Records excerpted from a collection
+ + + +

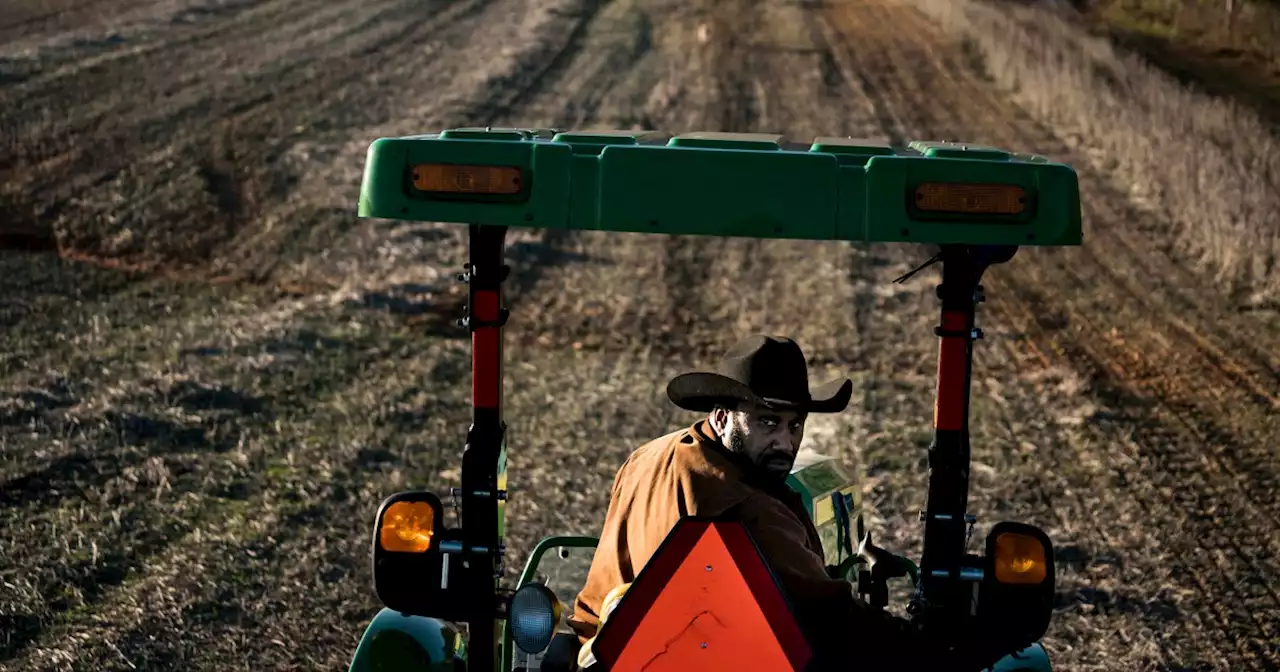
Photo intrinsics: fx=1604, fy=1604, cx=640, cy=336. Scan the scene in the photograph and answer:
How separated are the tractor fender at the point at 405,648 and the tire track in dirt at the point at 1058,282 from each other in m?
4.43

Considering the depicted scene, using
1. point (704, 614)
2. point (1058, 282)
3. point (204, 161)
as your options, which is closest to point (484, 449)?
point (704, 614)

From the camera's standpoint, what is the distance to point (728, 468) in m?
4.27

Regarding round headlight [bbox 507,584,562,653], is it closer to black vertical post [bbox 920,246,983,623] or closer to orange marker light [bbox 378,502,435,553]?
→ orange marker light [bbox 378,502,435,553]

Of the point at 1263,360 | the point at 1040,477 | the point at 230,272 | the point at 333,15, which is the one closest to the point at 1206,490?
the point at 1040,477

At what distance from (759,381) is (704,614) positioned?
42.4 inches

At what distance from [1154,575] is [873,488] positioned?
1773 mm

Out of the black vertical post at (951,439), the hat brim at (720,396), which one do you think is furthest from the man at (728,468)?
the black vertical post at (951,439)

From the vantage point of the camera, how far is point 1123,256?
15.9 metres

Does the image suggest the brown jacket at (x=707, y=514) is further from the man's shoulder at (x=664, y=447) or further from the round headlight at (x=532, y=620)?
the round headlight at (x=532, y=620)

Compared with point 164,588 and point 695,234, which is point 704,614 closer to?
point 695,234

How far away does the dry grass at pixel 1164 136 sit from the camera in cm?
1554

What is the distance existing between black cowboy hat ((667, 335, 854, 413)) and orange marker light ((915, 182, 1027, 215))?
2.18 ft

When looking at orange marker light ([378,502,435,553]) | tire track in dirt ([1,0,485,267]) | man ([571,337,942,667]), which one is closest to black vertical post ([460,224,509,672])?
orange marker light ([378,502,435,553])

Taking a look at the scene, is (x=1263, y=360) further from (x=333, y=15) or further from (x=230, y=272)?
(x=333, y=15)
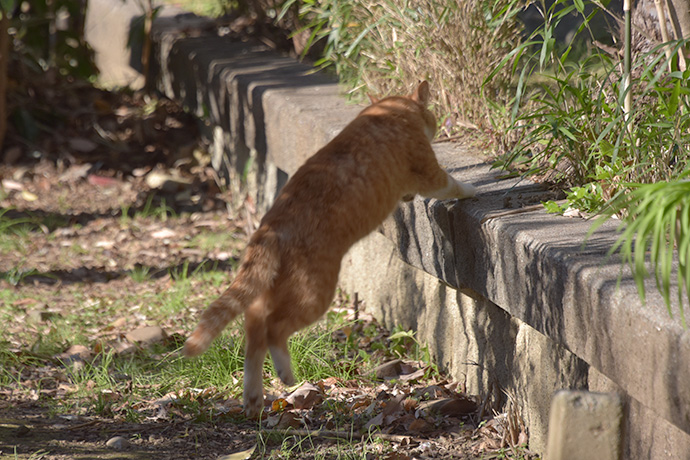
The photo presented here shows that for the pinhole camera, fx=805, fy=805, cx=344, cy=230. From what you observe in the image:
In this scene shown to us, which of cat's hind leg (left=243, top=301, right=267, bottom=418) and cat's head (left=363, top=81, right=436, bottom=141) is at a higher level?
cat's head (left=363, top=81, right=436, bottom=141)

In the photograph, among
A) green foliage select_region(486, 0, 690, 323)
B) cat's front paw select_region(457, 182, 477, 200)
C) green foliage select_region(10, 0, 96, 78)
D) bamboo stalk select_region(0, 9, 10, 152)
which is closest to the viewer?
green foliage select_region(486, 0, 690, 323)

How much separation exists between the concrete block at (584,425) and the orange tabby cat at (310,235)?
123 cm

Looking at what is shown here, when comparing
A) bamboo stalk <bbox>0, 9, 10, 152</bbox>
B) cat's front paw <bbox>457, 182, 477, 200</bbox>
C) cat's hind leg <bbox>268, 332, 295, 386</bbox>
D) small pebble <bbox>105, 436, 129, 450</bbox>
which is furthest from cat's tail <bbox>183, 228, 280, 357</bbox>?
bamboo stalk <bbox>0, 9, 10, 152</bbox>

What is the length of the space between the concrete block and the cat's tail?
1.24m

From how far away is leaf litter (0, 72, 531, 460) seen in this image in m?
2.87

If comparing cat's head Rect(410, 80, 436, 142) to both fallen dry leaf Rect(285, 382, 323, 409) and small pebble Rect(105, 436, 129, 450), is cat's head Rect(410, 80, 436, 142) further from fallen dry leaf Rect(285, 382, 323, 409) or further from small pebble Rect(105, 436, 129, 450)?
small pebble Rect(105, 436, 129, 450)

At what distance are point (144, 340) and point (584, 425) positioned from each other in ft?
8.77

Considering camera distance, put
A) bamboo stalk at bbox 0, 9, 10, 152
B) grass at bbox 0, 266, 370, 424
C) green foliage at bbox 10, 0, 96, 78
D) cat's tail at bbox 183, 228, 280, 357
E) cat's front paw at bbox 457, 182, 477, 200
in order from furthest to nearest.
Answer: green foliage at bbox 10, 0, 96, 78 < bamboo stalk at bbox 0, 9, 10, 152 < grass at bbox 0, 266, 370, 424 < cat's front paw at bbox 457, 182, 477, 200 < cat's tail at bbox 183, 228, 280, 357

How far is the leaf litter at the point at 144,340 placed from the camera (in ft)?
9.41

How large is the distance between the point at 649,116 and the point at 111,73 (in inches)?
291

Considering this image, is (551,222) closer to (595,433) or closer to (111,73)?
(595,433)

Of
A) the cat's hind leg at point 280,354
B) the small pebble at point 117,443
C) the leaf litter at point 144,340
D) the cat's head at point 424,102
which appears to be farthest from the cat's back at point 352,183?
the small pebble at point 117,443

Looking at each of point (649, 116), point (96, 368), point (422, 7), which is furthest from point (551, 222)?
point (96, 368)

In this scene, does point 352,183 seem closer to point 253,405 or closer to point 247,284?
point 247,284
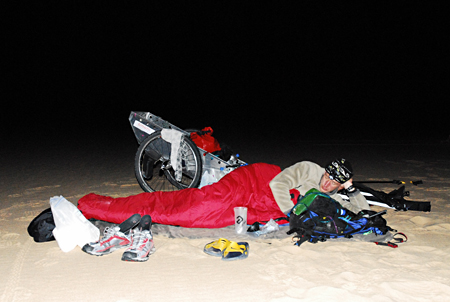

+ + + +

Description of the task:
Rewrite the whole listing above, changing "tractor fender" to "tractor mudguard" and keeping everything else the same. Leave out the pictures.

Complete output:
Photo intrinsics: fx=1604, fy=1604, cx=640, cy=336. Scan the scene in the photograph and answer:
How separated are the tractor mudguard at the point at 405,648 and the tire track in dirt at the point at 1058,282 from each other in m?
4.43

Considering the depicted scene, using
1. point (704, 614)
2. point (1058, 282)
3. point (204, 161)
as your options, which is closest to point (484, 449)?
point (704, 614)

From the camera's standpoint, what is the distance to point (728, 468) in m?
4.27

Regarding round headlight [bbox 507,584,562,653], is it closer to black vertical post [bbox 920,246,983,623] or closer to orange marker light [bbox 378,502,435,553]?
→ orange marker light [bbox 378,502,435,553]

Of the point at 1263,360 | the point at 1040,477 | the point at 230,272 | the point at 333,15, which is the one closest to the point at 1206,490?
the point at 1040,477

At what distance from (759,381) is (704,614) positioned?
42.4 inches

At what distance from [1154,575] is [873,488] positioned?
1773 mm

Out of the black vertical post at (951,439), the hat brim at (720,396), which one do you think is furthest from the man at (728,468)?
the black vertical post at (951,439)

From the vantage point of the camera, how far is point 1123,256?
15.9 metres

Does the image suggest the brown jacket at (x=707, y=514) is further from the man's shoulder at (x=664, y=447) or further from the round headlight at (x=532, y=620)?
the round headlight at (x=532, y=620)

Compared with point 164,588 and point 695,234, which is point 704,614 closer to?
point 695,234

How far away does the dry grass at pixel 1164 136 sit from the camera in cm?
1554

What is the distance existing between black cowboy hat ((667, 335, 854, 413)) and orange marker light ((915, 182, 1027, 215))?
2.18 ft

When looking at orange marker light ([378,502,435,553]) | tire track in dirt ([1,0,485,267]) | man ([571,337,942,667]), which one is closest to black vertical post ([460,224,509,672])?
orange marker light ([378,502,435,553])

Taking a look at the scene, is (x=1263, y=360) further from (x=333, y=15) or further from (x=230, y=272)?
(x=333, y=15)
The photo presented here shows that for the pinhole camera, fx=805, fy=805, cx=344, cy=230. From what you observe in the image:
In this scene shown to us, which of cat's hind leg (left=243, top=301, right=267, bottom=418) and cat's head (left=363, top=81, right=436, bottom=141) is at a higher level?
cat's head (left=363, top=81, right=436, bottom=141)

In the photograph, among
A) green foliage select_region(486, 0, 690, 323)
B) cat's front paw select_region(457, 182, 477, 200)
C) green foliage select_region(10, 0, 96, 78)
D) bamboo stalk select_region(0, 9, 10, 152)
which is closest to the viewer?
green foliage select_region(486, 0, 690, 323)

How much separation exists between the concrete block at (584,425) and the orange tabby cat at (310,235)?
123 cm

Looking at what is shown here, when comparing
A) bamboo stalk <bbox>0, 9, 10, 152</bbox>
B) cat's front paw <bbox>457, 182, 477, 200</bbox>
C) cat's hind leg <bbox>268, 332, 295, 386</bbox>
D) small pebble <bbox>105, 436, 129, 450</bbox>
which is furthest from cat's tail <bbox>183, 228, 280, 357</bbox>?
bamboo stalk <bbox>0, 9, 10, 152</bbox>

What is the length of the space between the concrete block and the cat's tail?
1.24m

From how far away is leaf litter (0, 72, 531, 460) seen in this image in m?
2.87

If comparing cat's head Rect(410, 80, 436, 142) to both fallen dry leaf Rect(285, 382, 323, 409) and small pebble Rect(105, 436, 129, 450), is cat's head Rect(410, 80, 436, 142) further from fallen dry leaf Rect(285, 382, 323, 409) or further from small pebble Rect(105, 436, 129, 450)?
small pebble Rect(105, 436, 129, 450)

At what distance are point (144, 340) and point (584, 425) positioned from each other in ft?
8.77

Considering camera distance, put
A) bamboo stalk at bbox 0, 9, 10, 152
B) grass at bbox 0, 266, 370, 424
C) green foliage at bbox 10, 0, 96, 78
D) cat's tail at bbox 183, 228, 280, 357
E) cat's front paw at bbox 457, 182, 477, 200
in order from furthest to nearest.
Answer: green foliage at bbox 10, 0, 96, 78 < bamboo stalk at bbox 0, 9, 10, 152 < grass at bbox 0, 266, 370, 424 < cat's front paw at bbox 457, 182, 477, 200 < cat's tail at bbox 183, 228, 280, 357

How far is the leaf litter at the point at 144,340 placed from the camera (in ft)?
9.41

How large is the distance between the point at 649,116 and the point at 111,73 (in inches)?
291

Considering this image, is (551,222) closer to (595,433) or closer to (111,73)?
(595,433)

Of
A) the cat's hind leg at point 280,354
B) the small pebble at point 117,443
C) the leaf litter at point 144,340
D) the cat's head at point 424,102
which appears to be farthest from the cat's back at point 352,183?
the small pebble at point 117,443

Looking at each of point (649, 116), point (96, 368), point (422, 7), which is furthest from point (551, 222)?
point (96, 368)

In this scene, does point 352,183 seem closer to point 253,405 or closer to point 247,284?
point 247,284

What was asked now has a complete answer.